= Given instruction =
Put the lines starting with the one containing "How far is [126,556]" and continuing through the end of the items into a Markdown table with two columns, Row and Line. Leave out blank lines.

= Data provided =
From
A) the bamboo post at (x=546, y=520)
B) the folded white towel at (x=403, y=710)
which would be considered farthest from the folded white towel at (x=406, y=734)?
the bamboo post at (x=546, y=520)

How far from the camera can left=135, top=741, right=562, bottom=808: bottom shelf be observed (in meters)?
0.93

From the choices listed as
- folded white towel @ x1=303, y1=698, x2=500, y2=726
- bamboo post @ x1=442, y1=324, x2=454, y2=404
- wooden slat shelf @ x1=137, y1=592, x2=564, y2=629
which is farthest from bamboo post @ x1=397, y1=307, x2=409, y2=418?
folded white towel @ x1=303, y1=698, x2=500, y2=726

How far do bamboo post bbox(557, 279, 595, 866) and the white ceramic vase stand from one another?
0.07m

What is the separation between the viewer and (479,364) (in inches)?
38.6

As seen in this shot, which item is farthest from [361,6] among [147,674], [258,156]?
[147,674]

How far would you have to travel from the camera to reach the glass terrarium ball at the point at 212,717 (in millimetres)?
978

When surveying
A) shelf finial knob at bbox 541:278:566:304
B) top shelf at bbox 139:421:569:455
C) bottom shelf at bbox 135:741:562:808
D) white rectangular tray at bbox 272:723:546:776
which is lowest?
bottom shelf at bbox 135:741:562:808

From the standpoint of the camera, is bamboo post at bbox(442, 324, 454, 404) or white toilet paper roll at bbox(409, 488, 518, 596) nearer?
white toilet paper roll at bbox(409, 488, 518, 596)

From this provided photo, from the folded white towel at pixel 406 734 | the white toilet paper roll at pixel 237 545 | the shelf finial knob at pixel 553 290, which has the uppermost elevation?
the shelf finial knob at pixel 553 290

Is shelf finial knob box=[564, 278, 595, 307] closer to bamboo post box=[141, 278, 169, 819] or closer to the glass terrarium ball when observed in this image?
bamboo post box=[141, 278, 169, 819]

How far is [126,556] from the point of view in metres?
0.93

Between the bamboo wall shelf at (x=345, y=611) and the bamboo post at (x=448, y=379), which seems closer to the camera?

= Correct output =
| Row | Line |
|---|---|
| 1 | How far is [126,556] from the point of view in metres? |
| 2 | 0.93 |
| 3 | Between the bamboo wall shelf at (x=345, y=611) and the bamboo post at (x=448, y=379), which seems closer to the camera? |